Certainly, my normal routine has changed. I have several alarms set to wake me up to help Hanna pump breast milk, my to-do list has many baby-related items, and my checkbook ledger has new entries for stores like "Babies R Us" and "Maternal Connections" -- in fact, this was so different that my credit union called to make sure my debit card had not been stolen. I do feel differently, as well. I have more worries than I did a few months ago. I think about how best to be a good role model, I wonder if I have the skills I should to be able to care for children, I worry about how the hell I'm going to pay for all of this. Maybe that's part of fatherhood.
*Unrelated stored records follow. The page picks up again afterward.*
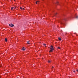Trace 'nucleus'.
<instances>
[{
    "label": "nucleus",
    "mask_w": 78,
    "mask_h": 78,
    "mask_svg": "<svg viewBox=\"0 0 78 78\" xmlns=\"http://www.w3.org/2000/svg\"><path fill=\"white\" fill-rule=\"evenodd\" d=\"M49 47V48H50L51 50L49 51V52H52L53 51V50H54V48H53V47L52 46V45H51V46Z\"/></svg>",
    "instance_id": "1"
},
{
    "label": "nucleus",
    "mask_w": 78,
    "mask_h": 78,
    "mask_svg": "<svg viewBox=\"0 0 78 78\" xmlns=\"http://www.w3.org/2000/svg\"><path fill=\"white\" fill-rule=\"evenodd\" d=\"M9 26L11 27H12L14 26V24H9Z\"/></svg>",
    "instance_id": "2"
},
{
    "label": "nucleus",
    "mask_w": 78,
    "mask_h": 78,
    "mask_svg": "<svg viewBox=\"0 0 78 78\" xmlns=\"http://www.w3.org/2000/svg\"><path fill=\"white\" fill-rule=\"evenodd\" d=\"M25 48L24 47H23L22 49V50H23V51H25Z\"/></svg>",
    "instance_id": "3"
},
{
    "label": "nucleus",
    "mask_w": 78,
    "mask_h": 78,
    "mask_svg": "<svg viewBox=\"0 0 78 78\" xmlns=\"http://www.w3.org/2000/svg\"><path fill=\"white\" fill-rule=\"evenodd\" d=\"M27 44H30V41H27Z\"/></svg>",
    "instance_id": "4"
},
{
    "label": "nucleus",
    "mask_w": 78,
    "mask_h": 78,
    "mask_svg": "<svg viewBox=\"0 0 78 78\" xmlns=\"http://www.w3.org/2000/svg\"><path fill=\"white\" fill-rule=\"evenodd\" d=\"M61 23H62V24H64V23H65V22H61Z\"/></svg>",
    "instance_id": "5"
},
{
    "label": "nucleus",
    "mask_w": 78,
    "mask_h": 78,
    "mask_svg": "<svg viewBox=\"0 0 78 78\" xmlns=\"http://www.w3.org/2000/svg\"><path fill=\"white\" fill-rule=\"evenodd\" d=\"M58 39L59 40V41H61V38L59 37H58Z\"/></svg>",
    "instance_id": "6"
},
{
    "label": "nucleus",
    "mask_w": 78,
    "mask_h": 78,
    "mask_svg": "<svg viewBox=\"0 0 78 78\" xmlns=\"http://www.w3.org/2000/svg\"><path fill=\"white\" fill-rule=\"evenodd\" d=\"M5 41H6V42H7V39L6 38H5Z\"/></svg>",
    "instance_id": "7"
},
{
    "label": "nucleus",
    "mask_w": 78,
    "mask_h": 78,
    "mask_svg": "<svg viewBox=\"0 0 78 78\" xmlns=\"http://www.w3.org/2000/svg\"><path fill=\"white\" fill-rule=\"evenodd\" d=\"M48 63H50V62H51V61L48 60Z\"/></svg>",
    "instance_id": "8"
},
{
    "label": "nucleus",
    "mask_w": 78,
    "mask_h": 78,
    "mask_svg": "<svg viewBox=\"0 0 78 78\" xmlns=\"http://www.w3.org/2000/svg\"><path fill=\"white\" fill-rule=\"evenodd\" d=\"M58 48V49H61V48L58 47V48Z\"/></svg>",
    "instance_id": "9"
},
{
    "label": "nucleus",
    "mask_w": 78,
    "mask_h": 78,
    "mask_svg": "<svg viewBox=\"0 0 78 78\" xmlns=\"http://www.w3.org/2000/svg\"><path fill=\"white\" fill-rule=\"evenodd\" d=\"M13 8H14V7H12V8H11V10H12Z\"/></svg>",
    "instance_id": "10"
},
{
    "label": "nucleus",
    "mask_w": 78,
    "mask_h": 78,
    "mask_svg": "<svg viewBox=\"0 0 78 78\" xmlns=\"http://www.w3.org/2000/svg\"><path fill=\"white\" fill-rule=\"evenodd\" d=\"M44 45V46H45V45H46V44H43Z\"/></svg>",
    "instance_id": "11"
},
{
    "label": "nucleus",
    "mask_w": 78,
    "mask_h": 78,
    "mask_svg": "<svg viewBox=\"0 0 78 78\" xmlns=\"http://www.w3.org/2000/svg\"><path fill=\"white\" fill-rule=\"evenodd\" d=\"M20 9H22V7H20Z\"/></svg>",
    "instance_id": "12"
},
{
    "label": "nucleus",
    "mask_w": 78,
    "mask_h": 78,
    "mask_svg": "<svg viewBox=\"0 0 78 78\" xmlns=\"http://www.w3.org/2000/svg\"><path fill=\"white\" fill-rule=\"evenodd\" d=\"M76 18L77 19H78V16H76Z\"/></svg>",
    "instance_id": "13"
},
{
    "label": "nucleus",
    "mask_w": 78,
    "mask_h": 78,
    "mask_svg": "<svg viewBox=\"0 0 78 78\" xmlns=\"http://www.w3.org/2000/svg\"><path fill=\"white\" fill-rule=\"evenodd\" d=\"M37 3H39V1H37Z\"/></svg>",
    "instance_id": "14"
},
{
    "label": "nucleus",
    "mask_w": 78,
    "mask_h": 78,
    "mask_svg": "<svg viewBox=\"0 0 78 78\" xmlns=\"http://www.w3.org/2000/svg\"><path fill=\"white\" fill-rule=\"evenodd\" d=\"M36 4H37V1L36 2Z\"/></svg>",
    "instance_id": "15"
},
{
    "label": "nucleus",
    "mask_w": 78,
    "mask_h": 78,
    "mask_svg": "<svg viewBox=\"0 0 78 78\" xmlns=\"http://www.w3.org/2000/svg\"><path fill=\"white\" fill-rule=\"evenodd\" d=\"M59 2H57L56 4H58Z\"/></svg>",
    "instance_id": "16"
},
{
    "label": "nucleus",
    "mask_w": 78,
    "mask_h": 78,
    "mask_svg": "<svg viewBox=\"0 0 78 78\" xmlns=\"http://www.w3.org/2000/svg\"><path fill=\"white\" fill-rule=\"evenodd\" d=\"M1 65H0V67H1ZM0 78H1V76H0Z\"/></svg>",
    "instance_id": "17"
},
{
    "label": "nucleus",
    "mask_w": 78,
    "mask_h": 78,
    "mask_svg": "<svg viewBox=\"0 0 78 78\" xmlns=\"http://www.w3.org/2000/svg\"><path fill=\"white\" fill-rule=\"evenodd\" d=\"M16 7H15L14 8V9H16Z\"/></svg>",
    "instance_id": "18"
},
{
    "label": "nucleus",
    "mask_w": 78,
    "mask_h": 78,
    "mask_svg": "<svg viewBox=\"0 0 78 78\" xmlns=\"http://www.w3.org/2000/svg\"><path fill=\"white\" fill-rule=\"evenodd\" d=\"M76 71H77V72H78V69H77Z\"/></svg>",
    "instance_id": "19"
},
{
    "label": "nucleus",
    "mask_w": 78,
    "mask_h": 78,
    "mask_svg": "<svg viewBox=\"0 0 78 78\" xmlns=\"http://www.w3.org/2000/svg\"><path fill=\"white\" fill-rule=\"evenodd\" d=\"M52 68L53 69V68H54V67L53 66H52Z\"/></svg>",
    "instance_id": "20"
},
{
    "label": "nucleus",
    "mask_w": 78,
    "mask_h": 78,
    "mask_svg": "<svg viewBox=\"0 0 78 78\" xmlns=\"http://www.w3.org/2000/svg\"><path fill=\"white\" fill-rule=\"evenodd\" d=\"M73 72H75V71H73Z\"/></svg>",
    "instance_id": "21"
},
{
    "label": "nucleus",
    "mask_w": 78,
    "mask_h": 78,
    "mask_svg": "<svg viewBox=\"0 0 78 78\" xmlns=\"http://www.w3.org/2000/svg\"><path fill=\"white\" fill-rule=\"evenodd\" d=\"M56 14H57V13H56L55 14V15H56Z\"/></svg>",
    "instance_id": "22"
},
{
    "label": "nucleus",
    "mask_w": 78,
    "mask_h": 78,
    "mask_svg": "<svg viewBox=\"0 0 78 78\" xmlns=\"http://www.w3.org/2000/svg\"><path fill=\"white\" fill-rule=\"evenodd\" d=\"M22 9H24V8H23Z\"/></svg>",
    "instance_id": "23"
},
{
    "label": "nucleus",
    "mask_w": 78,
    "mask_h": 78,
    "mask_svg": "<svg viewBox=\"0 0 78 78\" xmlns=\"http://www.w3.org/2000/svg\"><path fill=\"white\" fill-rule=\"evenodd\" d=\"M14 1H16V0H14Z\"/></svg>",
    "instance_id": "24"
},
{
    "label": "nucleus",
    "mask_w": 78,
    "mask_h": 78,
    "mask_svg": "<svg viewBox=\"0 0 78 78\" xmlns=\"http://www.w3.org/2000/svg\"><path fill=\"white\" fill-rule=\"evenodd\" d=\"M65 21H66V20H65Z\"/></svg>",
    "instance_id": "25"
}]
</instances>
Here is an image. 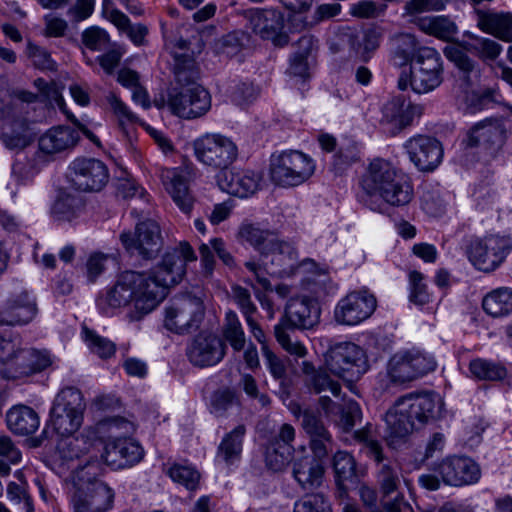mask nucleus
Listing matches in <instances>:
<instances>
[{
  "label": "nucleus",
  "mask_w": 512,
  "mask_h": 512,
  "mask_svg": "<svg viewBox=\"0 0 512 512\" xmlns=\"http://www.w3.org/2000/svg\"><path fill=\"white\" fill-rule=\"evenodd\" d=\"M274 244L270 247L268 256H271L270 262L276 276H290L301 266L312 264L310 260L299 262L297 249L292 243L277 238Z\"/></svg>",
  "instance_id": "c756f323"
},
{
  "label": "nucleus",
  "mask_w": 512,
  "mask_h": 512,
  "mask_svg": "<svg viewBox=\"0 0 512 512\" xmlns=\"http://www.w3.org/2000/svg\"><path fill=\"white\" fill-rule=\"evenodd\" d=\"M120 240L127 251L137 252L144 259L155 258L163 246L160 226L152 219L138 223L134 234L123 232Z\"/></svg>",
  "instance_id": "2eb2a0df"
},
{
  "label": "nucleus",
  "mask_w": 512,
  "mask_h": 512,
  "mask_svg": "<svg viewBox=\"0 0 512 512\" xmlns=\"http://www.w3.org/2000/svg\"><path fill=\"white\" fill-rule=\"evenodd\" d=\"M410 160L421 171H432L441 162L443 149L438 140L430 136L418 135L404 145Z\"/></svg>",
  "instance_id": "4be33fe9"
},
{
  "label": "nucleus",
  "mask_w": 512,
  "mask_h": 512,
  "mask_svg": "<svg viewBox=\"0 0 512 512\" xmlns=\"http://www.w3.org/2000/svg\"><path fill=\"white\" fill-rule=\"evenodd\" d=\"M445 9L443 0H408L403 7V17L408 18L410 23L415 24L416 19H421L419 15L427 12H439Z\"/></svg>",
  "instance_id": "864d4df0"
},
{
  "label": "nucleus",
  "mask_w": 512,
  "mask_h": 512,
  "mask_svg": "<svg viewBox=\"0 0 512 512\" xmlns=\"http://www.w3.org/2000/svg\"><path fill=\"white\" fill-rule=\"evenodd\" d=\"M313 159L298 150L273 154L270 160L271 179L277 185L294 187L306 182L315 172Z\"/></svg>",
  "instance_id": "1a4fd4ad"
},
{
  "label": "nucleus",
  "mask_w": 512,
  "mask_h": 512,
  "mask_svg": "<svg viewBox=\"0 0 512 512\" xmlns=\"http://www.w3.org/2000/svg\"><path fill=\"white\" fill-rule=\"evenodd\" d=\"M222 335L234 351L240 352L245 348V332L238 315L232 310H229L225 315L222 325Z\"/></svg>",
  "instance_id": "de8ad7c7"
},
{
  "label": "nucleus",
  "mask_w": 512,
  "mask_h": 512,
  "mask_svg": "<svg viewBox=\"0 0 512 512\" xmlns=\"http://www.w3.org/2000/svg\"><path fill=\"white\" fill-rule=\"evenodd\" d=\"M478 27L495 37L508 40L512 28V17L509 14H498L476 10Z\"/></svg>",
  "instance_id": "58836bf2"
},
{
  "label": "nucleus",
  "mask_w": 512,
  "mask_h": 512,
  "mask_svg": "<svg viewBox=\"0 0 512 512\" xmlns=\"http://www.w3.org/2000/svg\"><path fill=\"white\" fill-rule=\"evenodd\" d=\"M8 429L16 435L28 436L37 431L40 419L37 412L26 405H17L6 413Z\"/></svg>",
  "instance_id": "f704fd0d"
},
{
  "label": "nucleus",
  "mask_w": 512,
  "mask_h": 512,
  "mask_svg": "<svg viewBox=\"0 0 512 512\" xmlns=\"http://www.w3.org/2000/svg\"><path fill=\"white\" fill-rule=\"evenodd\" d=\"M234 405L239 406L240 401L237 393L231 388L218 389L211 395L210 412L217 417L225 416Z\"/></svg>",
  "instance_id": "5fc2aeb1"
},
{
  "label": "nucleus",
  "mask_w": 512,
  "mask_h": 512,
  "mask_svg": "<svg viewBox=\"0 0 512 512\" xmlns=\"http://www.w3.org/2000/svg\"><path fill=\"white\" fill-rule=\"evenodd\" d=\"M204 317V305L200 297L185 293L173 298L166 308L165 327L175 333L183 334L197 329Z\"/></svg>",
  "instance_id": "f8f14e48"
},
{
  "label": "nucleus",
  "mask_w": 512,
  "mask_h": 512,
  "mask_svg": "<svg viewBox=\"0 0 512 512\" xmlns=\"http://www.w3.org/2000/svg\"><path fill=\"white\" fill-rule=\"evenodd\" d=\"M37 314L36 298L27 291H21L0 305V326L27 325Z\"/></svg>",
  "instance_id": "6ab92c4d"
},
{
  "label": "nucleus",
  "mask_w": 512,
  "mask_h": 512,
  "mask_svg": "<svg viewBox=\"0 0 512 512\" xmlns=\"http://www.w3.org/2000/svg\"><path fill=\"white\" fill-rule=\"evenodd\" d=\"M211 248L226 266L230 268H234L236 266L234 257L226 249L224 241L221 238H213L210 240V245L202 244L199 247L203 273L205 276H210L214 270L215 260L211 252Z\"/></svg>",
  "instance_id": "ea45409f"
},
{
  "label": "nucleus",
  "mask_w": 512,
  "mask_h": 512,
  "mask_svg": "<svg viewBox=\"0 0 512 512\" xmlns=\"http://www.w3.org/2000/svg\"><path fill=\"white\" fill-rule=\"evenodd\" d=\"M361 185L367 195L378 197L391 206L407 205L413 198L408 178L383 158H374L369 163Z\"/></svg>",
  "instance_id": "7ed1b4c3"
},
{
  "label": "nucleus",
  "mask_w": 512,
  "mask_h": 512,
  "mask_svg": "<svg viewBox=\"0 0 512 512\" xmlns=\"http://www.w3.org/2000/svg\"><path fill=\"white\" fill-rule=\"evenodd\" d=\"M320 307L316 300L303 297L291 299L285 308V320L291 328L311 329L318 324Z\"/></svg>",
  "instance_id": "a878e982"
},
{
  "label": "nucleus",
  "mask_w": 512,
  "mask_h": 512,
  "mask_svg": "<svg viewBox=\"0 0 512 512\" xmlns=\"http://www.w3.org/2000/svg\"><path fill=\"white\" fill-rule=\"evenodd\" d=\"M125 433L123 430L116 428L112 432L108 427L104 430V435L109 434V439L104 445V452L99 460L103 466H109L114 470L131 467L140 462L144 456L142 446L134 439L122 435L132 434Z\"/></svg>",
  "instance_id": "9b49d317"
},
{
  "label": "nucleus",
  "mask_w": 512,
  "mask_h": 512,
  "mask_svg": "<svg viewBox=\"0 0 512 512\" xmlns=\"http://www.w3.org/2000/svg\"><path fill=\"white\" fill-rule=\"evenodd\" d=\"M423 107L411 98H390L382 108V121L400 131L422 115Z\"/></svg>",
  "instance_id": "cd10ccee"
},
{
  "label": "nucleus",
  "mask_w": 512,
  "mask_h": 512,
  "mask_svg": "<svg viewBox=\"0 0 512 512\" xmlns=\"http://www.w3.org/2000/svg\"><path fill=\"white\" fill-rule=\"evenodd\" d=\"M448 60L458 68V85L464 94L480 96V69L478 65L460 48L448 47L444 51Z\"/></svg>",
  "instance_id": "b1692460"
},
{
  "label": "nucleus",
  "mask_w": 512,
  "mask_h": 512,
  "mask_svg": "<svg viewBox=\"0 0 512 512\" xmlns=\"http://www.w3.org/2000/svg\"><path fill=\"white\" fill-rule=\"evenodd\" d=\"M38 172L36 161L27 157L17 159L12 166V176L20 185L32 181Z\"/></svg>",
  "instance_id": "774afa93"
},
{
  "label": "nucleus",
  "mask_w": 512,
  "mask_h": 512,
  "mask_svg": "<svg viewBox=\"0 0 512 512\" xmlns=\"http://www.w3.org/2000/svg\"><path fill=\"white\" fill-rule=\"evenodd\" d=\"M83 417L52 407L50 423L53 430L61 437L70 436L82 425Z\"/></svg>",
  "instance_id": "8fccbe9b"
},
{
  "label": "nucleus",
  "mask_w": 512,
  "mask_h": 512,
  "mask_svg": "<svg viewBox=\"0 0 512 512\" xmlns=\"http://www.w3.org/2000/svg\"><path fill=\"white\" fill-rule=\"evenodd\" d=\"M293 476L303 489H316L322 484L324 467L321 461L308 456L302 457L293 463Z\"/></svg>",
  "instance_id": "c9c22d12"
},
{
  "label": "nucleus",
  "mask_w": 512,
  "mask_h": 512,
  "mask_svg": "<svg viewBox=\"0 0 512 512\" xmlns=\"http://www.w3.org/2000/svg\"><path fill=\"white\" fill-rule=\"evenodd\" d=\"M444 403L434 392L410 393L396 400L384 420L391 438H404L441 416Z\"/></svg>",
  "instance_id": "f03ea898"
},
{
  "label": "nucleus",
  "mask_w": 512,
  "mask_h": 512,
  "mask_svg": "<svg viewBox=\"0 0 512 512\" xmlns=\"http://www.w3.org/2000/svg\"><path fill=\"white\" fill-rule=\"evenodd\" d=\"M103 473L104 467L99 459H90L84 466L75 468L74 512H105L111 508L114 494L110 487L97 479Z\"/></svg>",
  "instance_id": "39448f33"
But I don't think any of that answers the question of what it feels like to be a father; that's just how it feels to act in the role of one. Despite the two hospital-issued wrist bands that quite literally label me as the father of Duncan and Tristan, I don't feel much like a dad.
I think the best answer I've yet heard to my conundrum came in an email from a college friend of mine, a fellow with a reputation for being irreverent. After some joking around, however, he wrote this:
"Ok, seriously, your ritual/rite-of-passage will quietly come, if it hasn't already, at around 11pm, standing in their room, when everything's quiet, and you realize you're there to keep the world separated from two little lumps of malleable, fragile humanity. You'll realize they will eventually do what you're doing, and you'll realize you have your work cut out for you. You'll also realize that you'll do it, and you'll do just fine."That moment has not come for me yet, possibly because the twins are still at the hospital; my responsibilities are fairly limited at the moment, as there's an entire medical staff looking after my children. But as they come home, I think I might have that quiet moment of revelation. Perhaps then I'll have an answer to my dad's question.
2 comments:
It doesn't feel right yet because in a sense they aren't quite yours yet; not while the hospital has them. Not that this is a bad thing, these boys need the care, but it's like babysitting your nephews. At the end of the day you go home and someone else cares for the kids.
Once you are in your home, with you and your wife holding your sons, these precious, helpless copies of yourselves that you made together, each unique, each your finest and greatest creation, THEN you will feel like a father.
To paraphrase Matthew 3:17
And a voice came from the heavens, saying, "These are my beloved Sons, with whom I am well pleased."
There will come such a moment, I promise.